Le beurre, 10% du lait français. Côté producteurs de lait, cette pénurie de beurre n'est pas non plus une manne financière exceptionnelle. Pour une raison très simple : moins de 10% du lait en France sert à faire du beurre. Ils en profitent donc un petit peu sur cette partie-là, mais sur les 90% restants, les prix restent extrêmement bas. Il faut bien comprendre que ce n’est pas le lait qui est recherché, mais bien le produit fini, en l’occurrence ici le beurre.

Des prix qui vont rester élevés. Pour faire revenir les marques des distributeurs dans les rayons, tout va dépendre de la volonté des grandes surfaces. Vont-elles remonter leur prix d’achat ? Selon les professionnels de la filière, le problème peut être réglé du jour au lendemain. Certains ont bon espoir, car le beurre est d'après eux l’un des produit essentiels d’une supermarché. Ce qui est sûr, c’est que les prix vont rester élevés, parce que les stocks resteront toujours très faibles et la demande très importante.

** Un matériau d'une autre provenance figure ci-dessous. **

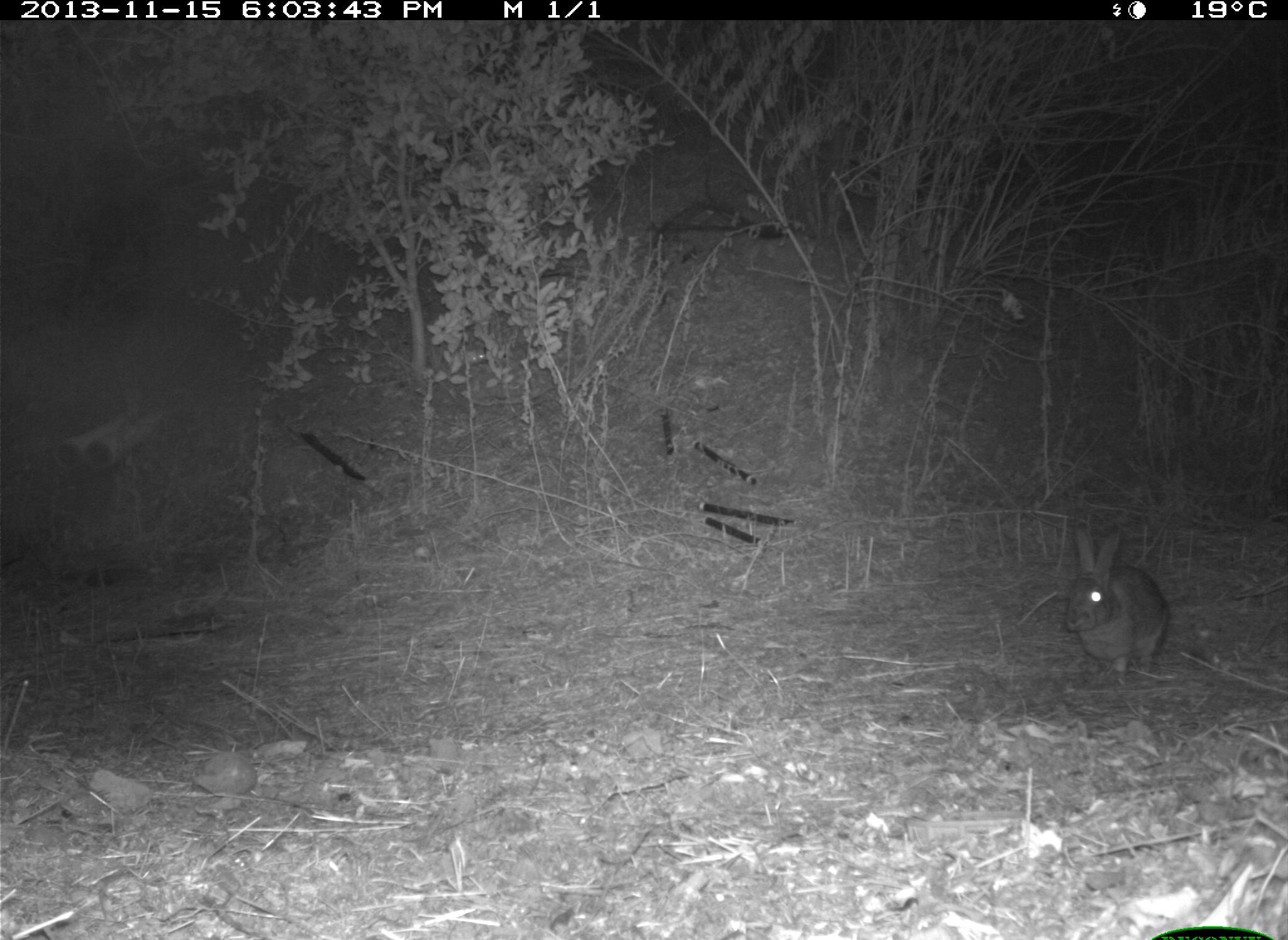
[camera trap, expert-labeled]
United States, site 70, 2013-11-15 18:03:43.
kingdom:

Trois autres raisons pour expliquer cette pénurie

On l'a vu, les blocages entre les industriels et les grandes surfaces expliquent en partie les pénuries que vous constatez éventuellement dans vos rayons. Mais ce n'est pas tout : 

- Les vaches ont leurs petits pendant l'hiver et produisent moins de lait à cette période de l'année. Au printemps, cet effet devrait s'estomper et faire remonter la production globale.

- Les conditions climatiques difficiles de l'année 2016 et du printemps 2017 expliquent une offre plus faible cet automne. 

- Le beurre est de mieux en mieux considéré par les consommateurs. Autrefois relégué comme une vulgaire matière grasse dangereuse pour la santé, il est aujourd'hui réhabilité est de plus en plus utilisé dans les cuisines de France et d'ailleurs.